Sabes que no es bueno para mis ojos verte así.
A pesar de lo que dijo Hazel, sentía esta ira al ver a Olivia tan débil, como si estuviera cerca de la muerte.
Probablemente, Hazel necesitaba añadir a Marco a su lista.
Ese tipo de hombre debía desaparecer de la faz de la tierra.
Sería un gran favor para la humanidad si Hazel matara a ese hombre, ya que no era nada.
Sin embargo, Hazel estaba segura de que esta estúpida mujer llamada Olivia no pensaba lo mismo, aunque ella era la víctima aquí.
—Cállate, haré una llamada.
Solo dame mi teléfono.
—¿Qué?
¿Me estás dando órdenes ahora?
—¿Qué, no quieres tu vestido de novia?
—comenzaron a discutir de inmediato—.
¿Esperas que me levante de la cama con esta condición y me esfuerce para traerte mi bolso desde el otro lado de la habitación?

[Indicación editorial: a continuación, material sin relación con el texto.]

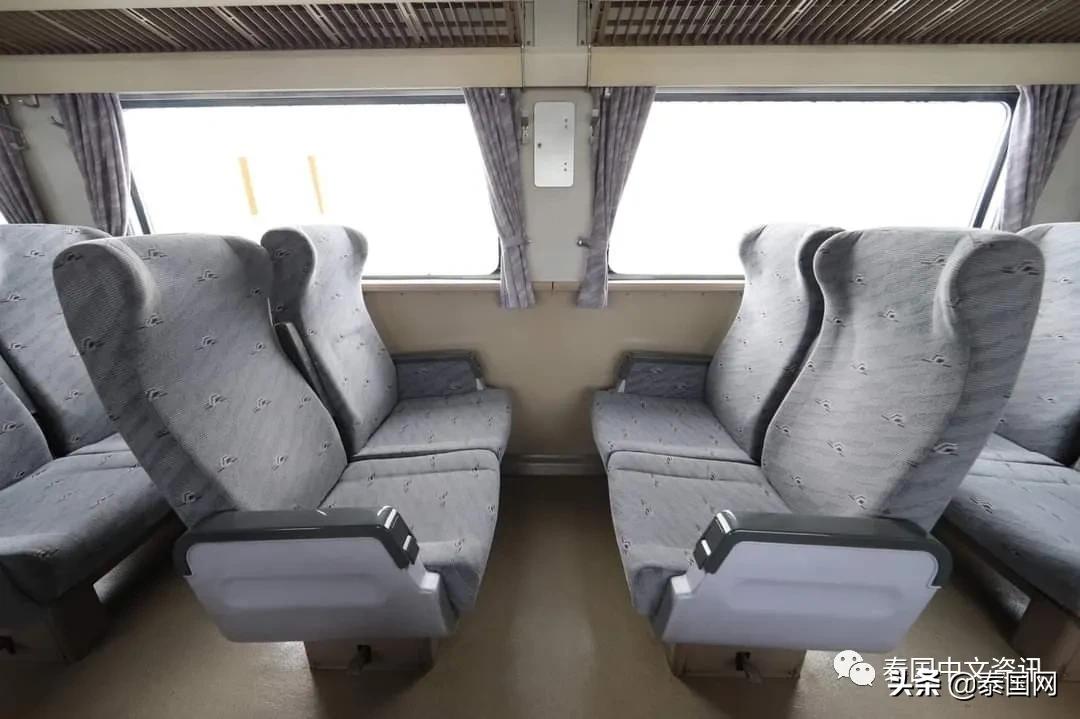 女性二手裤出售,卖二手裤子女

—No actúes como si te estuvieras muriendo.
—Puedes irte.
Puedes volver cuando me sienta mejor —refunfuñó Hazel.
—Maldita seas —murmuró Hazel en voz baja.
Olivia debería habérselo dicho antes de que se sentara, porque ahora tenía que cruzar la habitación de nuevo, y esta habitación era bastante grande.
No es que no pudiera hacerlo; era un asunto trivial, pero para las dos, se sentían un poco mezquinas entre sí como para hacer tal esfuerzo.
Después de eso, Hazel tomó el bolso y se lo devolvió a Olivia.
Ella llamó a su asistente y le dijo que le diera el vestido de novia a Hazel.
—Ahora dime, ¿cómo conoces a Río?
Hazel se sentó.
Ni siquiera había traído nada cuando visitó a Olivia, pero probablemente le enviaría algo si estuviera de humor para eso.
Ya veremos.
—¿Qué?
¿Por qué no le preguntas a Río directamente sobre eso?
—Ella no me dio la respuesta.
—Entonces esa es la respuesta que necesitas —Hazel cruzó los brazos; estaba ligeramente intrigada—.
¿Por qué te importa Río?
—No me importa ella.
Solo quiero saber por qué dejó que ese estúpido hombre sea feliz con su hermana; esa cosa barata debería pagar por lo que ha hecho.
—No te preocupes por eso —Hazel agitó las manos levemente—.
Pagarán por lo que han hecho —Olivia entrecerró los ojos al escuchar eso.
—¿Eres cercana a Río?
—Se podría decir que sí; somos mejores amigas.